Both payload families are parsed and validated before broadcast and before renderer handling.

Example: "A Page The User Doesn't Own"

There are two separate concerns here: authorization and conflict resolution.

Authorization:

  • Ownership/roles/capabilities are daemon-owned and enforced by soma-daemon.
  • If the local user is a viewer (or otherwise not allowed to write), the renderer should render read-only UI, and any "write" operations should be rejected by daemon.

Conflict resolution:

  • Collaborative document/page content must be merged using Yjs, and that happens in the daemon/peer layer.
  • Renderer LWW (updatedAtMs) is not used for document conflict resolution.

So, when another peer updates a page:

  1. soma-daemon receives the update and merges/persists it (Yjs + SQLite).
  2. Renderer learns "something changed" (via pull refetch, or via push event).
  3. Renderer re-queries the daemon for the latest page/document content and renders it.

What about local drafts (mailbox)?

  • Mailbox is a local safety net for crashes/reloads; it is not canonical.
  • If a mailbox entry exists for a page that just changed remotely, the UI should treat it as a potential divergence:
    • If mailbox is older than daemon content: mark mailbox as stale and offer "discard" (or auto-clear).
    • If mailbox is newer than daemon content: offer a "restore draft" action (which creates a new local edit intent).

Recommended improvement (for better UX and fewer false conflicts):

  • Store an additional field in the mailbox record such as:
    • baseDaemonUpdatedAtMs (or a Yjs state vector hash) so we can detect "draft is based on an older revision" precisely.
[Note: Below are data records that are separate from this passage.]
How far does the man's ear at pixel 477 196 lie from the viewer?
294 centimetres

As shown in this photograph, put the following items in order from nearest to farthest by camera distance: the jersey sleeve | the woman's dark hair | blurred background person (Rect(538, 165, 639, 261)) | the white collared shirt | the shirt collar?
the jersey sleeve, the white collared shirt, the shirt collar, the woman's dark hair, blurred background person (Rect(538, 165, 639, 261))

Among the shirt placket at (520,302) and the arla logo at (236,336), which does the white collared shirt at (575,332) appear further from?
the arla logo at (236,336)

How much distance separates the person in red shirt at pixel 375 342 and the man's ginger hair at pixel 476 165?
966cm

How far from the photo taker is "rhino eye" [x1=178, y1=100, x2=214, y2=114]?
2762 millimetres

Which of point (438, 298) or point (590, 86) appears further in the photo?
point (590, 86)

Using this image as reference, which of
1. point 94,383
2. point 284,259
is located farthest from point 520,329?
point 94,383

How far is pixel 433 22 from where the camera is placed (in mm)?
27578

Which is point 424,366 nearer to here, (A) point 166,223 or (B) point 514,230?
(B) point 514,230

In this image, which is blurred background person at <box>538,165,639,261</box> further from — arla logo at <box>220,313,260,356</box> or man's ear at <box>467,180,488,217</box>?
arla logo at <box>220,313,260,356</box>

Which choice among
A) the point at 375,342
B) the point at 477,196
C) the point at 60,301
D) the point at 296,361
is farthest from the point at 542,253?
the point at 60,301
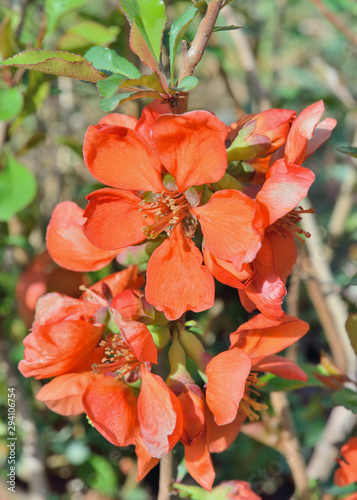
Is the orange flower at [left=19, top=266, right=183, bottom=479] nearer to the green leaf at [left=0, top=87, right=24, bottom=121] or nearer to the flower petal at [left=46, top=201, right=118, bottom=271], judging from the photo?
Answer: the flower petal at [left=46, top=201, right=118, bottom=271]

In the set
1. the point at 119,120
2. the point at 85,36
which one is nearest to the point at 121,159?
the point at 119,120

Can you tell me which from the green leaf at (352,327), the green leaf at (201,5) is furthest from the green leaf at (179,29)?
the green leaf at (352,327)

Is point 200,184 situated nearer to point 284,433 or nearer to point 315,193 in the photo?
point 284,433

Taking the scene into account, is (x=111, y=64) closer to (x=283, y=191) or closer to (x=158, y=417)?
(x=283, y=191)

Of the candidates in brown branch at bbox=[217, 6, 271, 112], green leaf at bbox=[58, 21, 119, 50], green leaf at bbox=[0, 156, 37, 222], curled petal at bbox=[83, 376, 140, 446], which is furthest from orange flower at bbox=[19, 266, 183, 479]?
brown branch at bbox=[217, 6, 271, 112]

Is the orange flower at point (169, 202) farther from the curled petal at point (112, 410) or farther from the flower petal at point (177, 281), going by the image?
the curled petal at point (112, 410)
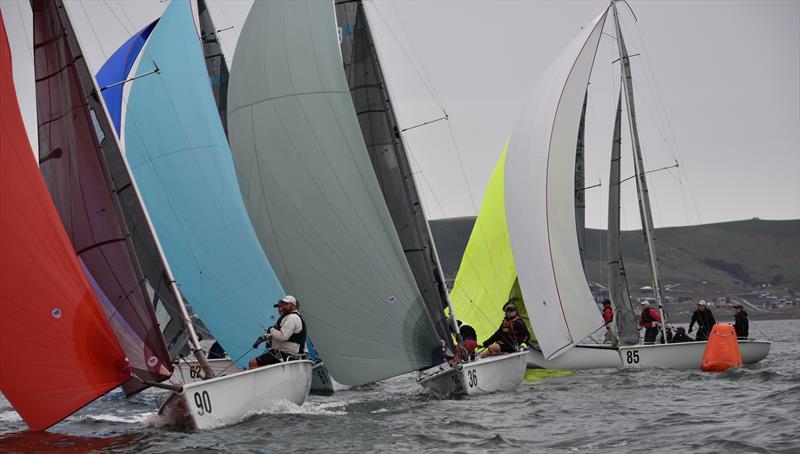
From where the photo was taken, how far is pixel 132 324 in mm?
11375

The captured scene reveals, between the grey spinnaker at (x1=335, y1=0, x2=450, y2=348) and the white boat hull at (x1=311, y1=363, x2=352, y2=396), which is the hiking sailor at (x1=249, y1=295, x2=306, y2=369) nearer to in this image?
the grey spinnaker at (x1=335, y1=0, x2=450, y2=348)

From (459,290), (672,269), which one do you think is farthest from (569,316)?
(672,269)

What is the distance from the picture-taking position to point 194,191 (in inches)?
625

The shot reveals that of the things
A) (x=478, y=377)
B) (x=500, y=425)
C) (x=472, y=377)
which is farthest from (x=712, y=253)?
(x=500, y=425)

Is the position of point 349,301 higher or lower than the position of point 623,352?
higher

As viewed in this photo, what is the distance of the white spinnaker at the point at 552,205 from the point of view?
17156 millimetres

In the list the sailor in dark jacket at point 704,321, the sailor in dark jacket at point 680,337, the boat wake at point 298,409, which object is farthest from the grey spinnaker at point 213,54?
the sailor in dark jacket at point 704,321

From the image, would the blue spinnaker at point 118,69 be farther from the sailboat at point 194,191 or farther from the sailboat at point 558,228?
the sailboat at point 558,228

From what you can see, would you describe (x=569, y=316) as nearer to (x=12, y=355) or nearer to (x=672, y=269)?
(x=12, y=355)

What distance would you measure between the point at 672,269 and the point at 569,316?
5465 inches

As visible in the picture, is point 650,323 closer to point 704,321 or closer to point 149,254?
point 704,321

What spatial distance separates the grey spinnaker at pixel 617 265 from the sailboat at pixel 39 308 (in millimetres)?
11756

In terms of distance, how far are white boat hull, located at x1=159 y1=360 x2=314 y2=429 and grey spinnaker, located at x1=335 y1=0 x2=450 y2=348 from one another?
2.76m

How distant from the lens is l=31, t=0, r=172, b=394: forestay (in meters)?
11.4
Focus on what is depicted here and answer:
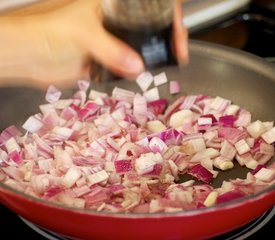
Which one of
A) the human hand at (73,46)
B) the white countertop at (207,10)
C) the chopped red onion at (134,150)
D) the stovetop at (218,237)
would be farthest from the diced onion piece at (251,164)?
the white countertop at (207,10)

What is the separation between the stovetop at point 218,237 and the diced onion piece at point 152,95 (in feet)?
1.16

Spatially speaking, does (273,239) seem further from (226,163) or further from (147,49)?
(147,49)

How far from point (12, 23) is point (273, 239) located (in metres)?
0.52

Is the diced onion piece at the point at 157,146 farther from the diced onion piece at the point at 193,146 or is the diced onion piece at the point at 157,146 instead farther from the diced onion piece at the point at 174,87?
the diced onion piece at the point at 174,87

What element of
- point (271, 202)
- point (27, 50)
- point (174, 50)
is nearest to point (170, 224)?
point (271, 202)

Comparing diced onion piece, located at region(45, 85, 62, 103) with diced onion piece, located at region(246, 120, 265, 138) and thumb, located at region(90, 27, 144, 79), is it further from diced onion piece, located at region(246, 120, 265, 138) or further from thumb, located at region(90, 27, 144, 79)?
diced onion piece, located at region(246, 120, 265, 138)

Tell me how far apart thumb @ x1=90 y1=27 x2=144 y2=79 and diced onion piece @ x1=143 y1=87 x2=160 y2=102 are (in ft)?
0.85

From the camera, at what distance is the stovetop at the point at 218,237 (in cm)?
83

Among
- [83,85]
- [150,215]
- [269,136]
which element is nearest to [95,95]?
[83,85]

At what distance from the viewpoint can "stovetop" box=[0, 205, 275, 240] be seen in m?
0.83

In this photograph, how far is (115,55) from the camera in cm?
82

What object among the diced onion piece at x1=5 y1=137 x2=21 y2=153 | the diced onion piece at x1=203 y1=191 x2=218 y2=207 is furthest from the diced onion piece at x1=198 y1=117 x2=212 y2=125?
the diced onion piece at x1=5 y1=137 x2=21 y2=153

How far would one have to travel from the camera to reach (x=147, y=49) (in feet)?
2.64

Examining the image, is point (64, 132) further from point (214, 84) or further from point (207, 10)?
point (207, 10)
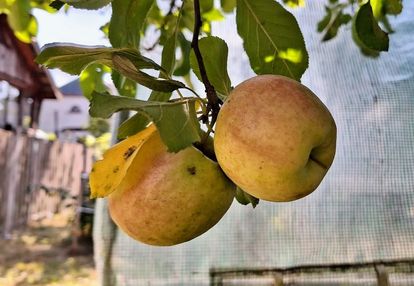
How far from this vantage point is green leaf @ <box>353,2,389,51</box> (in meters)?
0.93

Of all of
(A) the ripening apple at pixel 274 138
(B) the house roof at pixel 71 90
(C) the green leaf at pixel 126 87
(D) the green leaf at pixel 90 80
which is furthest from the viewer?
(B) the house roof at pixel 71 90

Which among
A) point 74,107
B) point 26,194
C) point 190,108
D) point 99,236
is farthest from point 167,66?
point 74,107

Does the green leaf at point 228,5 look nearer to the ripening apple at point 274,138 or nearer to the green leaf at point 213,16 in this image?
the green leaf at point 213,16

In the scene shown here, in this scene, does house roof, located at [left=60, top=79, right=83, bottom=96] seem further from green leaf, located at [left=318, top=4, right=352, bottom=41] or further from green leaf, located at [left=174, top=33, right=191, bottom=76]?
green leaf, located at [left=174, top=33, right=191, bottom=76]

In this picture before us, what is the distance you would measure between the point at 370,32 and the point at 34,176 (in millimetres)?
6440

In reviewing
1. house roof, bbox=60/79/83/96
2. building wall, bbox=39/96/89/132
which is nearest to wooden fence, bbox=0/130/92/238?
building wall, bbox=39/96/89/132

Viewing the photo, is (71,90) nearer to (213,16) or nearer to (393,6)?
(213,16)

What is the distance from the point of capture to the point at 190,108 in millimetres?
655

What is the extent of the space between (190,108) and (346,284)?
3.77 feet

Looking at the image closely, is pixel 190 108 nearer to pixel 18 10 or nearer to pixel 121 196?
pixel 121 196

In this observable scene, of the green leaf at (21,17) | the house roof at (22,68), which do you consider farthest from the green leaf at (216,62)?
the house roof at (22,68)

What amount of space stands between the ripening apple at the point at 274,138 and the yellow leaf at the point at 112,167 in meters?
0.14

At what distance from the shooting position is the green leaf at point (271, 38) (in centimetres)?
80

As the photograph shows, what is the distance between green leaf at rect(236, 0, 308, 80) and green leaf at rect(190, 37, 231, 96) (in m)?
0.05
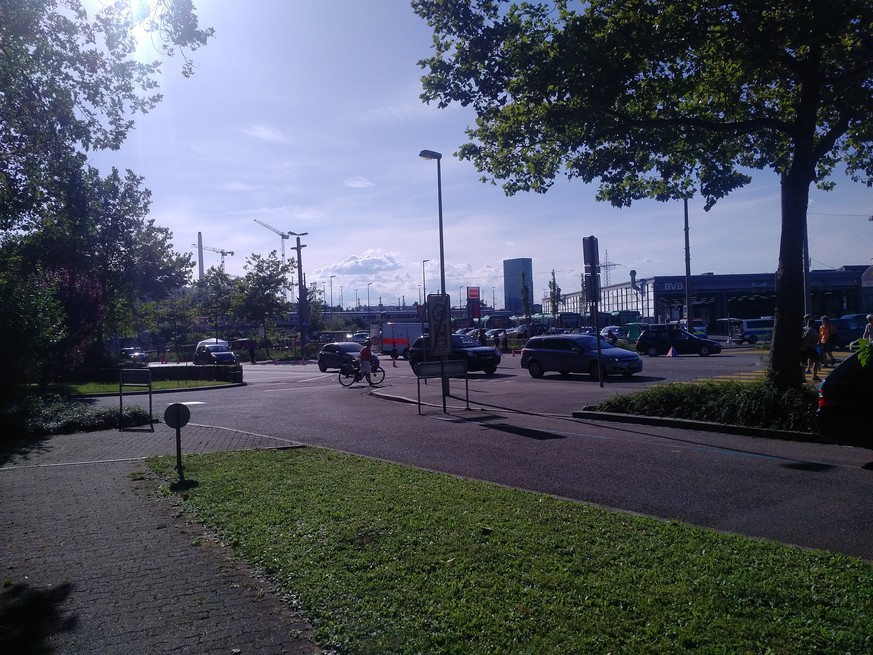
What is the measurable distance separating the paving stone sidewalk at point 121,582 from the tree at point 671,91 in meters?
8.68

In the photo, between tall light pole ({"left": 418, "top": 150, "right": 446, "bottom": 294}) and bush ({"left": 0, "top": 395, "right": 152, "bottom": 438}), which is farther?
tall light pole ({"left": 418, "top": 150, "right": 446, "bottom": 294})

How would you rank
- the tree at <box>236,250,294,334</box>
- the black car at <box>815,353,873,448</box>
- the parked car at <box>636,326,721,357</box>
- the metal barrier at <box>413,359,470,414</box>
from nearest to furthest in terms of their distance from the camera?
the black car at <box>815,353,873,448</box>, the metal barrier at <box>413,359,470,414</box>, the parked car at <box>636,326,721,357</box>, the tree at <box>236,250,294,334</box>

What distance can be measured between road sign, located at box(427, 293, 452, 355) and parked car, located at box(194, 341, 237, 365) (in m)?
28.5

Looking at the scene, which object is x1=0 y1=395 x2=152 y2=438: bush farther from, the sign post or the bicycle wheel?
the bicycle wheel

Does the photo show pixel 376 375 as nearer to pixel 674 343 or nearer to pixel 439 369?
pixel 439 369

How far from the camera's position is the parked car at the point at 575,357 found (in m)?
25.2

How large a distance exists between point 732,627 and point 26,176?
1509cm

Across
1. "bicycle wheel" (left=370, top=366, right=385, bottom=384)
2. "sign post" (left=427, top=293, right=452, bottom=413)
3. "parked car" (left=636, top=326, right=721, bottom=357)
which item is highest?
"sign post" (left=427, top=293, right=452, bottom=413)

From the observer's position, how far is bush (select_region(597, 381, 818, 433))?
11.5m

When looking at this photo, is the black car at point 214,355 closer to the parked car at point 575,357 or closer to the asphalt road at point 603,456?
the parked car at point 575,357

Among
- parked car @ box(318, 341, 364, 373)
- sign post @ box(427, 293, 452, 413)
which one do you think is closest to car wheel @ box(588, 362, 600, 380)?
sign post @ box(427, 293, 452, 413)

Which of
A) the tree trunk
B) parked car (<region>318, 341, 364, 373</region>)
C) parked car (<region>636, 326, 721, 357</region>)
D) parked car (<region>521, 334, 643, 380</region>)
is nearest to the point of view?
the tree trunk

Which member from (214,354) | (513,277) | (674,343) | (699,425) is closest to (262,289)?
(214,354)

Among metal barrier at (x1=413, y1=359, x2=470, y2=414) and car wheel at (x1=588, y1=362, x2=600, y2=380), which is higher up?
metal barrier at (x1=413, y1=359, x2=470, y2=414)
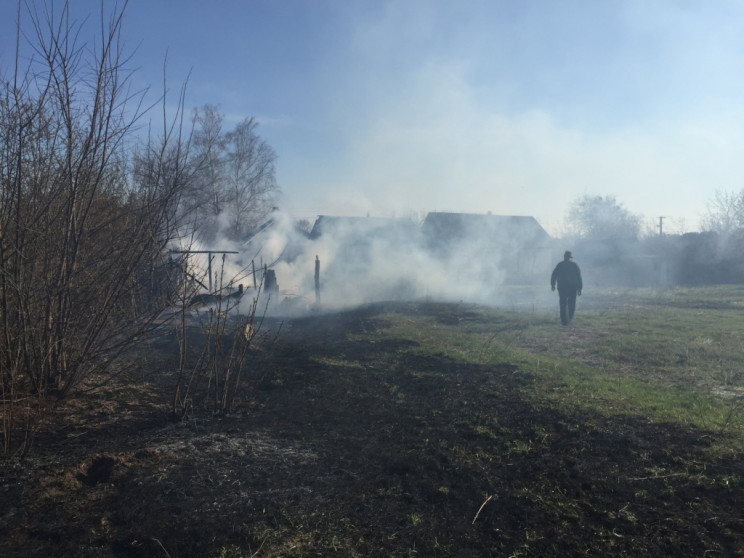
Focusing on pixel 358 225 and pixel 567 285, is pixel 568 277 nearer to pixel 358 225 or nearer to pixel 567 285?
pixel 567 285

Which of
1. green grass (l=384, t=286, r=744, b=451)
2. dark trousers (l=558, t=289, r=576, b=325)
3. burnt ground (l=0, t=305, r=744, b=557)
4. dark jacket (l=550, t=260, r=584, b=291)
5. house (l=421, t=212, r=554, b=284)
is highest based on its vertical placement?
house (l=421, t=212, r=554, b=284)

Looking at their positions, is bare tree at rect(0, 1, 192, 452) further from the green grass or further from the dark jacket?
the dark jacket

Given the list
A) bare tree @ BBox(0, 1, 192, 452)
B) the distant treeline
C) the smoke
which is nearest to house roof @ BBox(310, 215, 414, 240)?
the smoke

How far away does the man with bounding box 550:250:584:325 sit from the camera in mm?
11773

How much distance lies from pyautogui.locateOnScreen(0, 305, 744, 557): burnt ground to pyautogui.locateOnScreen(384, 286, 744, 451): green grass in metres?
0.59

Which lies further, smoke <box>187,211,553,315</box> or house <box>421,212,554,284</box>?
house <box>421,212,554,284</box>

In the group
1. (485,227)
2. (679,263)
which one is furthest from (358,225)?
(679,263)

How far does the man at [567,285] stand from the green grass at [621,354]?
16.2 inches

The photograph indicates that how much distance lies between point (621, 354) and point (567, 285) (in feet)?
11.6

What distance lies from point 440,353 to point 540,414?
10.6ft

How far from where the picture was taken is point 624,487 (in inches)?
137

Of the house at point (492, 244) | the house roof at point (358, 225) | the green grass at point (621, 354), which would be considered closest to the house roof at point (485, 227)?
the house at point (492, 244)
Renderer conflict policy (remote page updates)

Remote page updates should follow this deterministic policy:

ConditionActionOutcome
No local mailbox entryno-oprenderer reflects daemon state on refetch
mailbox.updatedAtMs <= daemonUpdatedAtMsclear mailbox entrystale local draft is removed
mailbox.updatedAtMs > daemonUpdatedAtMskeep mailbox, set conflictState = "ahead", record baseDaemonUpdatedAtMsuser can restore/reconcile local draft intentionally

Current implementation lives in desktop/soma/src/renderer/src/lib/document-mailbox.ts (applyRemoteMailboxPolicy) and is triggered by document-changed events from source daemon in desktop/soma/src/renderer/src/services/domain-events.ts.

Where LWW Applies (and where it must not)

  • LWW (updatedAtMs) is for frontend collections only:
    • tabs, routing, preferences, outbox jobs
  • LWW must not be used as the primary merge strategy for:
    • Yoopta/Yjs document content
    • capabilities/memberships
    • blob bytes (CID verification rules)

Rule of Thumb

  • If it is UX continuity: keep it in React DB (electron-store).
  • If it affects sync/security/network: it belongs in soma-daemon.
  • If it is a workflow (uploads, retries): keep job state in React DB and forward operations to daemon.